Call it foolish — many did. However, the bubble analogy is just too round. Better, to my mind, is another more awkward: that of an inflated latex glove, digits swelling out from the palm. Here’s the how-to thumb, and next, the where-to pointer, followed by fly tying and fly indexes, then come rings of essays, and finally — ever the pinkie — a fair-sized fiction appendage.

Or that’s how I saw it, sometime after falling into ringside seats, first as a columnist, right here, in 1992, then as a book author in 1996 and, beginning a year or two later, as “Books” editor for Fly Rod & Reel. While that many years in fly fishing is only a marginal pedigree, here’s what I saw, as I saw it:


Great books got published, including many small treasures that might never have seen print, save for raging-bull confidence, and classics got reprinted. Some of both received classy treatment, issued in short runs of leatherbound collectors’ copies, in hardcover editions that actually sold, then on into trade paperback. At the same time, the need to fill new niches led to dozens of soft-cover books bursting with four-color photos — brilliant.

Or . . . not. Many of these came from first-time writers, working almost for free, who didn’t realize they needed editing — that every pro needs editing — and so got none. The results . . . on the one hand, experts (or expert photographers) were getting to market, where they might find recognition. On the other hand . . . errors or lack of editing could quickly turn pearls into pea gravel. “Reading this chapter about trout biology,” read one of my favorite reviews, “should preclude you reading the rest of this book.” Lines like that lent many of these works the lifespan of mayflies. . . .

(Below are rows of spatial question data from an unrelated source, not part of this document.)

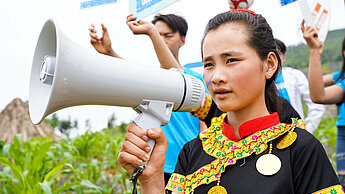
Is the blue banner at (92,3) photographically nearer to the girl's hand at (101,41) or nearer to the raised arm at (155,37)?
the girl's hand at (101,41)

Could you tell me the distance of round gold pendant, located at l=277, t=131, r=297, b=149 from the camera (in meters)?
0.97

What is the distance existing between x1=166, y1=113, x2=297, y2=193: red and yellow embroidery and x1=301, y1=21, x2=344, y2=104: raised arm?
0.95 metres

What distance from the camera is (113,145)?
16.1ft

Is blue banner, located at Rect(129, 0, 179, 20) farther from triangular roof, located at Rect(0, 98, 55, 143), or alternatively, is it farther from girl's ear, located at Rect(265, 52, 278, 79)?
triangular roof, located at Rect(0, 98, 55, 143)

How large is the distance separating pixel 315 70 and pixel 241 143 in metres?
1.08

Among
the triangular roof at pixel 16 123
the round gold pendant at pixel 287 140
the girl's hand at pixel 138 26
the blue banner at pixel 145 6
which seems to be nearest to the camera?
the round gold pendant at pixel 287 140

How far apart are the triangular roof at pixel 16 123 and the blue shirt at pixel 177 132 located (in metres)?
7.01

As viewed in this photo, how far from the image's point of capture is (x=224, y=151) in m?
1.09

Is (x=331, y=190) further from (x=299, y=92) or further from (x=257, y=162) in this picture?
(x=299, y=92)

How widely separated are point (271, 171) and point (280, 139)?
13 cm

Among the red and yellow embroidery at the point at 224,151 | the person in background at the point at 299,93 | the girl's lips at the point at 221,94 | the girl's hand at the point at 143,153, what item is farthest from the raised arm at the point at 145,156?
the person in background at the point at 299,93

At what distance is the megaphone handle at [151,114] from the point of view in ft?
3.38

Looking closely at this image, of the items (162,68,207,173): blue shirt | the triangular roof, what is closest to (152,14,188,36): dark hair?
(162,68,207,173): blue shirt

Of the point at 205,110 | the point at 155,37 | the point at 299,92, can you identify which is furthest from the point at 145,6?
the point at 299,92
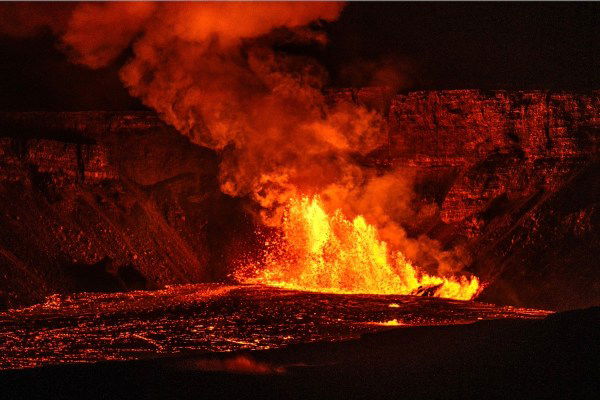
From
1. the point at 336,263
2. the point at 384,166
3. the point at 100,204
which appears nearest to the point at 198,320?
the point at 336,263

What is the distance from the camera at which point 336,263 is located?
129ft

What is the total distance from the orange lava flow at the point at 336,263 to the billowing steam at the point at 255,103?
761 mm

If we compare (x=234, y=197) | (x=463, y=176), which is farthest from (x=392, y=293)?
A: (x=234, y=197)

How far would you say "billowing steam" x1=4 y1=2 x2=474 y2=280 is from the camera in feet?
131

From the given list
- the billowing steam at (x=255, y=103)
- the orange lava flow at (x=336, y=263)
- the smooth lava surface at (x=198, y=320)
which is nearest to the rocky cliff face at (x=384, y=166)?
the billowing steam at (x=255, y=103)

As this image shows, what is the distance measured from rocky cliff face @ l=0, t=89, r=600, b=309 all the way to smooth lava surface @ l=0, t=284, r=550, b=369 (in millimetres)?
3513

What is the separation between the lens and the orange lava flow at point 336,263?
37781 mm

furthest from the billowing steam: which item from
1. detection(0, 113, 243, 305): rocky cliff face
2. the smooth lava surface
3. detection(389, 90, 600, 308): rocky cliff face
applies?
the smooth lava surface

Still, the books came, and came, and came. It baffled me when the mediocre, well-marketed, did well. What bothered me, however, was how many gems were ignored, sometimes for want of a recognizable name, more often from lack of money, reviews — or luck. Seeing these fail directed my own review policy, occasionally reviled by notables: no cheap shots from the bully pulpit — no pointlessly negative reviews, no matter how clever they make you sound. (And if that sounds anything like an apology, it ain’t.) Even so, every year I watched quality books die on the shelves for lack of mention.

And then….

Times up. It’s spring, almost; I have fly boxes to fill. Nevermind that the Internet had little to do with the near-naked choke of our literature that came soon afterward — the fact that success strangled parts of publishing. That, along with a process that players confidently called “maturing the industry,” as if it wouldn’t mean wrinkled, fat, forgetful, and cranky . . . .

That’s for Parts V through XI.

As for My Source?

He called me a couple of days after our piece went to his editors. He was laughing.

“You’ll never guess what happened! They loved it, man!”

“Cool.”

“No, man. They loved it. And listen to this: they asked me to write a column.”

“They did?”

“No shit. And — you’ll really love this part —”

“No, no, no —”

“— I said ‘Yes!’ ”

And I’m thinking, where’s a priest when you need one?